The finished copy should match every record exactly and contain no pictures.

※ ※ ※

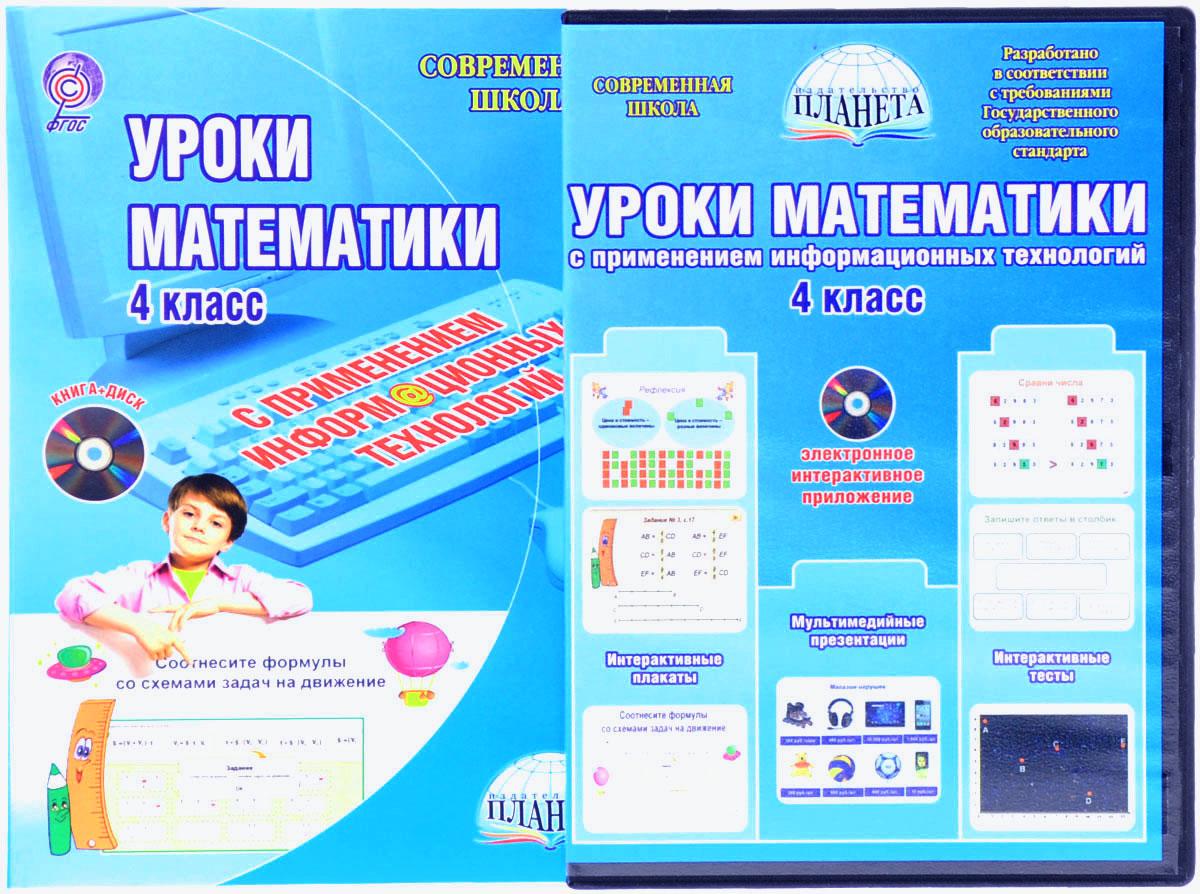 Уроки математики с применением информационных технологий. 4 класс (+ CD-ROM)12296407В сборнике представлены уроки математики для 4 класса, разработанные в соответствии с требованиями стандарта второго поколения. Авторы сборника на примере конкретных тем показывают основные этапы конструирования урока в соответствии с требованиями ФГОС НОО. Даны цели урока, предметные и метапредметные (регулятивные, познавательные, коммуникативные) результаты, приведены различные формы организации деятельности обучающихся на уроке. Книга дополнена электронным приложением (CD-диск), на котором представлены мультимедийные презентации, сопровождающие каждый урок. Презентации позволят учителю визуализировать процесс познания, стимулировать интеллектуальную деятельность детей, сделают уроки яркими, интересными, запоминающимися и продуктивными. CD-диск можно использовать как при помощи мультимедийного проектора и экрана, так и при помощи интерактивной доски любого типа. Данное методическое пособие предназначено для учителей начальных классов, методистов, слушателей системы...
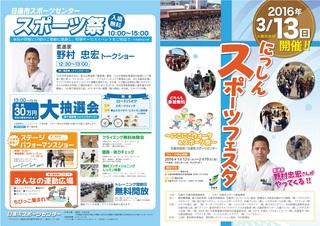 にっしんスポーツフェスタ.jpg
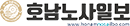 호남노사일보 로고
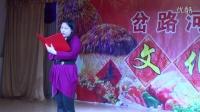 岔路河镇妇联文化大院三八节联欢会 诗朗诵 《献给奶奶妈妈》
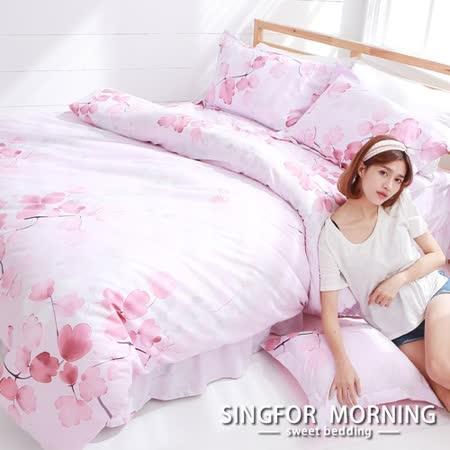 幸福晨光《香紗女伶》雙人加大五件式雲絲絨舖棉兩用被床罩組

※ ※ ※

◆ SOLUTION FOR THIS PROBLEM
 Уроки математики с применением информационных технологий. 4 класс (+ CD-ROM)12296407В сборнике представлены уроки математики для 4 класса, разработанные в соответствии с требованиями стандарта второго поколения. Авторы сборника на примере конкретных тем показывают основные этапы конструирования урока в соответствии с требованиями ФГОС НОО. Даны цели урока, предметные и метапредметные (регулятивные, познавательные, коммуникативные) результаты, приведены различные формы организации деятельности обучающихся на уроке. Книга дополнена электронным приложением (CD-диск), на котором представлены мультимедийные презентации, сопровождающие каждый урок. Презентации позволят учителю визуализировать процесс познания, стимулировать интеллектуальную деятельность детей, сделают уроки яркими, интересными, запоминающимися и продуктивными. CD-диск можно использовать как при помощи мультимедийного проектора и экрана, так и при помощи интерактивной доски любого типа. Данное методическое пособие предназначено для учителей начальных классов, методистов, слушателей системы...
 にっしんスポーツフェスタ.jpg
 호남노사일보 로고
 岔路河镇妇联文化大院三八节联欢会 诗朗诵 《献给奶奶妈妈》
 幸福晨光《香紗女伶》雙人加大五件式雲絲絨舖棉兩用被床罩組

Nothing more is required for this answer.